その一方で、株式やFXなどの投資で得られた利益に対しては分離課税の扱いになり、税率は一律で20.315%です。ビットコインは今後も価格の乱高下が予想されるため、利益を上げると大きな金額になる可能性があります。その時に最高税率が半分以下であることは、大きなメリットです。
③資産を管理しやすい
ETFは株式と同じ金融商品として位置づけられているので、ビットコインETFは証券会社の口座で保有できます。これに対して仮想通貨はウォレットなど保管方法が多数あり、それぞれ一長一短です。
伝統的な金融システムである証券口座はセキュリティ性が高く、株式と同じ感覚で暗号資産を管理できることは、投資家にとって安心感があります。
ビットコインETFの登場で価格は上がる?
仮想通貨初のETFとなるビットコインETFは、申請を検討している段階から大きく注目を集めてきました。ETFとして上場すると機関投資家など、これまで仮想通貨に投資をしてこなかった勢力の参入が予想されるため、「ビットコインETF上場=ビットコイン価格上昇=仮想通貨全体の価格上昇」という思惑が働きました。
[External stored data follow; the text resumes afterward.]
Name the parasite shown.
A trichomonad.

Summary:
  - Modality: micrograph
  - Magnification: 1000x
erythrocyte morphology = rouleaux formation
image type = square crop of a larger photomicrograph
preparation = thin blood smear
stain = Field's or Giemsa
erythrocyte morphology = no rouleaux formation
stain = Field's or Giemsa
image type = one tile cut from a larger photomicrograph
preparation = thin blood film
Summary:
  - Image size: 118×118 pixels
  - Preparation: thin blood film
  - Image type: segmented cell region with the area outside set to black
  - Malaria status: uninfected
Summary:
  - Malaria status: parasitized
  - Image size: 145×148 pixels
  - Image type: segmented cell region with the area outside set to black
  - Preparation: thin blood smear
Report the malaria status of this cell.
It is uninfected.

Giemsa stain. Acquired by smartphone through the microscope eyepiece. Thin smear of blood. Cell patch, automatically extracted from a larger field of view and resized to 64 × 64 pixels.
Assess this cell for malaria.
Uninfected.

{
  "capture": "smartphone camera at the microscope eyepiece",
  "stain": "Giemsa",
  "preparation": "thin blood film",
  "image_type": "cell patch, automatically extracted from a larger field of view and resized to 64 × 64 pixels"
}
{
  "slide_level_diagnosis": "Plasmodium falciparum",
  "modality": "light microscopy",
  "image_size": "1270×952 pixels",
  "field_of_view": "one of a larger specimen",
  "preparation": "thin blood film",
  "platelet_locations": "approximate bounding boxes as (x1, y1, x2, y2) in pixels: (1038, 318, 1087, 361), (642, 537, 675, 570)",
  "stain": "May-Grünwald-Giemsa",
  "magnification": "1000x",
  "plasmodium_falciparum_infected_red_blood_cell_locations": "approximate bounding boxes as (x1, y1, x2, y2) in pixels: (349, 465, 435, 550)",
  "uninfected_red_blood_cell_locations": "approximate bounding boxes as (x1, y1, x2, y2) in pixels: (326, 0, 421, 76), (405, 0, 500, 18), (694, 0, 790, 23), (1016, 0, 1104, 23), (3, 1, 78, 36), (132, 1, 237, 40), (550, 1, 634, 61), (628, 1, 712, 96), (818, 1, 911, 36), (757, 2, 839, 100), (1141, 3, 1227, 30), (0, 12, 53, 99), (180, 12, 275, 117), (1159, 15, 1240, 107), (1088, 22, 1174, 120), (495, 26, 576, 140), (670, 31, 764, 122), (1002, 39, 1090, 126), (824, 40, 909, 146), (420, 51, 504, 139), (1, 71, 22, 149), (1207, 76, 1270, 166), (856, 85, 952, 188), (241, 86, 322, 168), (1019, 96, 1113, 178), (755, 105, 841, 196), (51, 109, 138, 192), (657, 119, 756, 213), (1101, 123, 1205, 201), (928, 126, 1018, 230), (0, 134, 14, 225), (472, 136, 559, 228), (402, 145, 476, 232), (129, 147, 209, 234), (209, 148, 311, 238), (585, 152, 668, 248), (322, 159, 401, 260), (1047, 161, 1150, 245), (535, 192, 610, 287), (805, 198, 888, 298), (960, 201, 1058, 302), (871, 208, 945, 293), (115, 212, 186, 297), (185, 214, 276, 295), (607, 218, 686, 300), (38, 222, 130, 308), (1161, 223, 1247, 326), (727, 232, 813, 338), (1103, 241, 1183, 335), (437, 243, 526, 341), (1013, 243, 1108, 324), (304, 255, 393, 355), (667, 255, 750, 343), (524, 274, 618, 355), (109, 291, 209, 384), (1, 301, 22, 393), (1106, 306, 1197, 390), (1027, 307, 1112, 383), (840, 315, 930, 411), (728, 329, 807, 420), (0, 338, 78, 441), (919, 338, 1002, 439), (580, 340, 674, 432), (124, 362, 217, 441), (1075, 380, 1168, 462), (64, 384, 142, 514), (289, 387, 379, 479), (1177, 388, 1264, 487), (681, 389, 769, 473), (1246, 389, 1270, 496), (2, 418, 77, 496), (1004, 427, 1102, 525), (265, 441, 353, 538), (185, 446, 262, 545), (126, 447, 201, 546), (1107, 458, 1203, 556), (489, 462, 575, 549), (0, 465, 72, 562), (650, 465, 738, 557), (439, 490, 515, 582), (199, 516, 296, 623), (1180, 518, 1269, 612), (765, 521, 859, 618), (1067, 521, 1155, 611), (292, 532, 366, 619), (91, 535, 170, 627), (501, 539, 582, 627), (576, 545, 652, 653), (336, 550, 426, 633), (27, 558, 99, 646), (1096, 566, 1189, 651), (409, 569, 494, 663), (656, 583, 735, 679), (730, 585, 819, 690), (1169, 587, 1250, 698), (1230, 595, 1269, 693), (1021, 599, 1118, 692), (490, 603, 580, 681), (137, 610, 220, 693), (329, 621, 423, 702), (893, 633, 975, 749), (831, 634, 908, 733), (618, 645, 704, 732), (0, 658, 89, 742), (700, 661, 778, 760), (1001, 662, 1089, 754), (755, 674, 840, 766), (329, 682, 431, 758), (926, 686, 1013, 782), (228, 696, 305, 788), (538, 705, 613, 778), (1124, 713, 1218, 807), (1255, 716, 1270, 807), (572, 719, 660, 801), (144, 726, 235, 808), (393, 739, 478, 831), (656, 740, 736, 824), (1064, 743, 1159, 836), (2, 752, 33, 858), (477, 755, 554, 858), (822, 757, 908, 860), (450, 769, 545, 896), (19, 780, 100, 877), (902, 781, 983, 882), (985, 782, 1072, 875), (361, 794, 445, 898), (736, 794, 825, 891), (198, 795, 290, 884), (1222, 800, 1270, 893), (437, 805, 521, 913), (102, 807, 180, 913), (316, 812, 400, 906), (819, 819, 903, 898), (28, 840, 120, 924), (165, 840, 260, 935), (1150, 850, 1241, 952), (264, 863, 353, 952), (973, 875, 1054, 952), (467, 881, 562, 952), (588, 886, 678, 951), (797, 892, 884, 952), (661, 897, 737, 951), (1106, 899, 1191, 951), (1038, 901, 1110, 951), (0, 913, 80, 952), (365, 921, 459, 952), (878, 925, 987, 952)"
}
しかし、現実は違いました。上場直後はビットコインも上昇したのですが、その後は急落する場面がありました。これはおそらく、ビットコインETF上場の話題が買いの思惑となって価格上昇を招いたものの、実際に上場を果たしたら利益確定の売りが出たものと思われます。「噂で勝って事実で売る」という株式投資の格言通りの値動きになったのかもしれません。
しかしながら機関投資家などからの資金流入が起きることは予想できるので、長期的には価格上昇する可能性が高いと見てよいでしょう。